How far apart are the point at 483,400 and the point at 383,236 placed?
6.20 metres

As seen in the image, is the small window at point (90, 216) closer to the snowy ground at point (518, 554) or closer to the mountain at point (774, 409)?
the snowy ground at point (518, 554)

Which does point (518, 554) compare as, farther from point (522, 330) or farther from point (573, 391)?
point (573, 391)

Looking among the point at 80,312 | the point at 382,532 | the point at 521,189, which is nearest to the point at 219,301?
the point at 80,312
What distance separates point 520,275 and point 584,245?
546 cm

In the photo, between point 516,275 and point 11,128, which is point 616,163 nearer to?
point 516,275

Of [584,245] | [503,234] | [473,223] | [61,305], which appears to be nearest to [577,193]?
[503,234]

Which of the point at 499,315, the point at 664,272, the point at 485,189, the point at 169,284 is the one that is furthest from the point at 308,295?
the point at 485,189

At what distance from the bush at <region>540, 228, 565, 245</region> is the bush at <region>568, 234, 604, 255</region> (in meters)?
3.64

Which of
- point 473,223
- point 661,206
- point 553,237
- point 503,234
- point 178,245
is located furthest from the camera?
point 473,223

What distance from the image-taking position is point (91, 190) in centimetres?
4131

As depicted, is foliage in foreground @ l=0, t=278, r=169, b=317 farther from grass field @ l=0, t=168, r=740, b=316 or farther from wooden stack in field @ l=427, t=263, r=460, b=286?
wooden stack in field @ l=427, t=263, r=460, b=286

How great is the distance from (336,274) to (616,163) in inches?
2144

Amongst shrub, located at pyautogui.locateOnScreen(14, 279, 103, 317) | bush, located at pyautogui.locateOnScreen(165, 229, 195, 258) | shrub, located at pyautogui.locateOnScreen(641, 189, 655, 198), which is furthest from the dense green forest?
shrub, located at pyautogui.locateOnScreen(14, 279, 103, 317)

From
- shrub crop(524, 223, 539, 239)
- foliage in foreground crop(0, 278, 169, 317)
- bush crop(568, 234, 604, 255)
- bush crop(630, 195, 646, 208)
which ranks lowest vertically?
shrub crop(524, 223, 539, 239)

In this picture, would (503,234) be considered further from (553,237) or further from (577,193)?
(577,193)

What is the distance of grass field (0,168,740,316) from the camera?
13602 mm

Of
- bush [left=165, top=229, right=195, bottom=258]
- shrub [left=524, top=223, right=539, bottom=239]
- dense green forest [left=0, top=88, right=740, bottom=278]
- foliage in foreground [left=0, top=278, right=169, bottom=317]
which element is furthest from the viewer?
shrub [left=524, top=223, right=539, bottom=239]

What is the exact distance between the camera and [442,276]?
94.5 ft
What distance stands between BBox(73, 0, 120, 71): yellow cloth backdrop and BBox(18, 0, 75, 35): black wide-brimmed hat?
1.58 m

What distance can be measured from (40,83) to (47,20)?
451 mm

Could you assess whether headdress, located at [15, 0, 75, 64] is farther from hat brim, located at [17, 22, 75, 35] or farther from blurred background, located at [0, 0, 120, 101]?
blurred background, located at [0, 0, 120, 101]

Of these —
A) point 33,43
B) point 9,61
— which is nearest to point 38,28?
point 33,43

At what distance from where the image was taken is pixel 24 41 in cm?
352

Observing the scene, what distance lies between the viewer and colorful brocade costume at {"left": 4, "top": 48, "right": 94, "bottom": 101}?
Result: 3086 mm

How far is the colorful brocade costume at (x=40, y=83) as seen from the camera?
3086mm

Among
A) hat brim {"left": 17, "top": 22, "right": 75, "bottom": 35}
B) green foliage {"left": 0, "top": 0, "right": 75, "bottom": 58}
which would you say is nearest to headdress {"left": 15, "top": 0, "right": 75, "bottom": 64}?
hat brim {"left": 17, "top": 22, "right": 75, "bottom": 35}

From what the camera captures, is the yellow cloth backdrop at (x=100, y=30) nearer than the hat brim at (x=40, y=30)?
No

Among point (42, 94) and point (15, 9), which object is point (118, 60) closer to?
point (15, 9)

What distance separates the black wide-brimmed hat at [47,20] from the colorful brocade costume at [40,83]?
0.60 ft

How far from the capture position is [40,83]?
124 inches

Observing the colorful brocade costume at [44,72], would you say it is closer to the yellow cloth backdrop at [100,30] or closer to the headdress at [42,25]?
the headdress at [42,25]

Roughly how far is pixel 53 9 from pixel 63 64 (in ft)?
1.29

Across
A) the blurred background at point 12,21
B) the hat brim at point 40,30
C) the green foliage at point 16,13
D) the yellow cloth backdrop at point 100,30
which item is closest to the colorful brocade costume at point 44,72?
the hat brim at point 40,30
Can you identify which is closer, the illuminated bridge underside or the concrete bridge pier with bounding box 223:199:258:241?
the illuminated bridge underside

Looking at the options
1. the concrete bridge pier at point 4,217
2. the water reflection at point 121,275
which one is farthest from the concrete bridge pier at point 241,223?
+--
* _REQUEST_: Update the items from the line containing "How far is the" through the end of the items, replacing "yellow cloth backdrop" with "golden curtain backdrop" and leaving everything else unchanged.

* _THE OUTPUT_:
How far is the colorful brocade costume at (x=40, y=83) as seen from the camera?
3086mm

Among
A) hat brim {"left": 17, "top": 22, "right": 75, "bottom": 35}
B) green foliage {"left": 0, "top": 0, "right": 75, "bottom": 58}
which would you say is nearest to headdress {"left": 15, "top": 0, "right": 75, "bottom": 64}?
hat brim {"left": 17, "top": 22, "right": 75, "bottom": 35}

From what the camera captures, is the golden curtain backdrop at (x=100, y=30) nearer than the hat brim at (x=40, y=30)?
No

Among point (42, 94) and point (15, 9), which object is point (118, 60) closer to?
point (15, 9)

What distance separates the black wide-brimmed hat at [47,20] from the colorful brocade costume at [40,83]?
0.60 ft

How far from the capture position is [40,83]?
124 inches

Observing the colorful brocade costume at [44,72], would you say it is closer to the golden curtain backdrop at [100,30] or closer to the headdress at [42,25]?
the headdress at [42,25]

Roughly how far is pixel 53 9 from pixel 63 64 (in ft)?
1.29

Across
A) the blurred background at point 12,21
B) the hat brim at point 40,30
C) the green foliage at point 16,13
D) the golden curtain backdrop at point 100,30
which item is closest to the colorful brocade costume at point 44,72?
the hat brim at point 40,30
Can you identify which is closer, the illuminated bridge underside or the concrete bridge pier with bounding box 223:199:258:241?
the illuminated bridge underside

Looking at the options
1. the concrete bridge pier at point 4,217
2. the water reflection at point 121,275
which one is farthest from the concrete bridge pier at point 241,223?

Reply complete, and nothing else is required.